▸ **Stated exercise**
Omit all images. Write out the rest of the material exactly.

Start

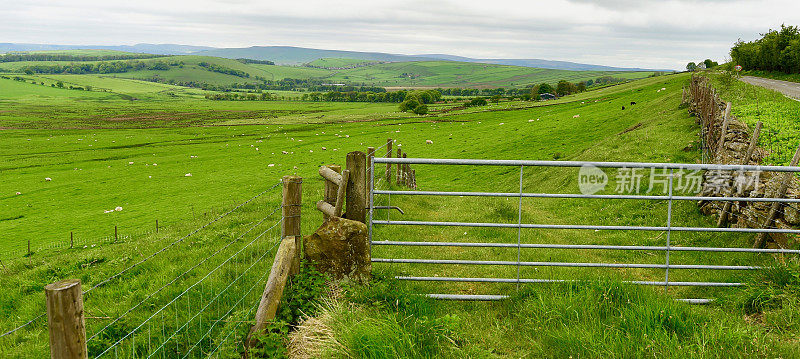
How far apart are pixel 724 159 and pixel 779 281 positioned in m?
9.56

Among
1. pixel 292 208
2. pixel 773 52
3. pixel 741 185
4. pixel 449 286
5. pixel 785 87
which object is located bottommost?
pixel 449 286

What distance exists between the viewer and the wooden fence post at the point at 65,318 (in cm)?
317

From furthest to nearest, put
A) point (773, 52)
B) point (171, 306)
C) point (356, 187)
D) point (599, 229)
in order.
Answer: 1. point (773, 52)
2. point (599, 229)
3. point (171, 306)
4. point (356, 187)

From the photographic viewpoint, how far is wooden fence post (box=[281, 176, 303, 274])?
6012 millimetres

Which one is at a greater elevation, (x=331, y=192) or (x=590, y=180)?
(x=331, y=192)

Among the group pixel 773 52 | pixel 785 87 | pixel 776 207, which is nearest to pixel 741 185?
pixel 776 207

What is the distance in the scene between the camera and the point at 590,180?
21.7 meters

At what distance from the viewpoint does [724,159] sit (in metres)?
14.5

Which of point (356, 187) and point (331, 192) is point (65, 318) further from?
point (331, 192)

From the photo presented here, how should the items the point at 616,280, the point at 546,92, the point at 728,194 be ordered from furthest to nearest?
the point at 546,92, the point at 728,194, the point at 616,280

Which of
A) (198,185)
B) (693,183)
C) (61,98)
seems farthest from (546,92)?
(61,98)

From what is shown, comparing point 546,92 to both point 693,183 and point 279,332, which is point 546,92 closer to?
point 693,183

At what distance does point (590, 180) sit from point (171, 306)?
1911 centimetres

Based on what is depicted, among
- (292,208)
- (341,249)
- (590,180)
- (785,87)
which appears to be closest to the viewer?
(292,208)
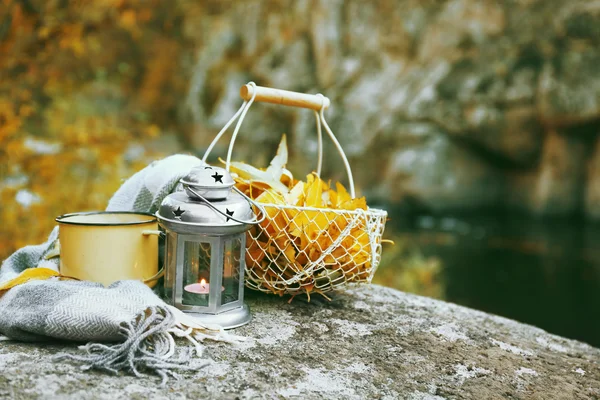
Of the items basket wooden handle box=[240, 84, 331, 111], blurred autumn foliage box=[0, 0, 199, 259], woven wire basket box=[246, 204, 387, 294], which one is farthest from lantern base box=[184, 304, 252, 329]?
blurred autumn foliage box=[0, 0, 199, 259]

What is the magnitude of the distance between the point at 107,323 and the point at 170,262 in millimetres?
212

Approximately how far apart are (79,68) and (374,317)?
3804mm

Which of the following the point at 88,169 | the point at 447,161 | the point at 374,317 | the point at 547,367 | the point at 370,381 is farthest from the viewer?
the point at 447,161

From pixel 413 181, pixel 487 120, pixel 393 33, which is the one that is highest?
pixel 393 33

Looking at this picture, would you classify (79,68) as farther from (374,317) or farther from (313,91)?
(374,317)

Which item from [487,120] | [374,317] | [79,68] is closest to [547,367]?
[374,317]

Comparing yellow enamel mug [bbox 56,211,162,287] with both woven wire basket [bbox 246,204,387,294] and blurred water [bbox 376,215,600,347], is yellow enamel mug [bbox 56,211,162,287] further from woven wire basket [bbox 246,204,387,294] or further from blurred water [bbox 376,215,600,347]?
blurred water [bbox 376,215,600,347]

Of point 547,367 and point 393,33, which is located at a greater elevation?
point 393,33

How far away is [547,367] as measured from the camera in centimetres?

End

▸ **Answer to this task**
How far apart are pixel 724 159 and pixel 779 281 positioned in m?
9.56

Among
1. pixel 292 208
2. pixel 773 52
3. pixel 741 185
4. pixel 449 286
5. pixel 785 87
which object is located bottommost?
pixel 449 286

What distance exists between the viewer and the wooden fence post at the point at 65,318 (in cm)?
317

From furthest to nearest, put
A) point (773, 52)
B) point (171, 306)
C) point (356, 187)
D) point (599, 229)
in order.
Answer: 1. point (773, 52)
2. point (599, 229)
3. point (171, 306)
4. point (356, 187)

From the photographic viewpoint, how far is wooden fence post (box=[281, 176, 303, 274])?
6012 millimetres

Which one is at a greater elevation, (x=331, y=192) or (x=590, y=180)?
(x=331, y=192)

Among the group pixel 773 52 | pixel 785 87 | pixel 776 207, which is nearest to pixel 741 185?
pixel 776 207

What is the distance in the scene between the camera and the point at 590,180?
21.7 meters

At what distance from the viewpoint does [724,159] sit (in metres)?
14.5

Which of point (356, 187) and point (331, 192) is point (65, 318) further from?
point (331, 192)

From the photo presented here, how should the items the point at 616,280, the point at 546,92, the point at 728,194 be ordered from furthest to nearest?
the point at 546,92, the point at 728,194, the point at 616,280

Which of
A) (198,185)
B) (693,183)
C) (61,98)
seems farthest from (546,92)?
(61,98)

From what is shown, comparing point 546,92 to both point 693,183 and point 279,332, which is point 546,92 closer to?
point 693,183

At what distance does point (590, 180) sit from point (171, 306)?
1911 centimetres

Based on what is depicted, among
- (292,208)
- (341,249)
- (590,180)
- (785,87)
which appears to be closest to the viewer?
(292,208)
Of the items basket wooden handle box=[240, 84, 331, 111], blurred autumn foliage box=[0, 0, 199, 259], woven wire basket box=[246, 204, 387, 294], which one is farthest from lantern base box=[184, 304, 252, 329]?
blurred autumn foliage box=[0, 0, 199, 259]

What is the magnitude of the distance between the point at 107,323 and the point at 170,262 in millimetres?
212

Approximately how far apart are (79,68) and (374,317)?
3804mm

Which of the following the point at 88,169 | the point at 447,161 | the point at 374,317 | the point at 547,367 | the point at 370,381 is farthest from the viewer?
the point at 447,161

From pixel 413 181, pixel 487 120, pixel 393 33, which is the one that is highest?
pixel 393 33

Looking at this picture, would you classify (79,68) as farther from (374,317) or farther from (313,91)?
(374,317)

Which item from [487,120] | [374,317] | [79,68] is closest to [547,367]?
[374,317]

Comparing yellow enamel mug [bbox 56,211,162,287] with both woven wire basket [bbox 246,204,387,294] and blurred water [bbox 376,215,600,347], is yellow enamel mug [bbox 56,211,162,287] further from woven wire basket [bbox 246,204,387,294] or further from blurred water [bbox 376,215,600,347]?
blurred water [bbox 376,215,600,347]

Of point 547,367 and point 393,33, which is located at a greater elevation?
point 393,33

How far away is [547,367] as measured from the camera in centimetres?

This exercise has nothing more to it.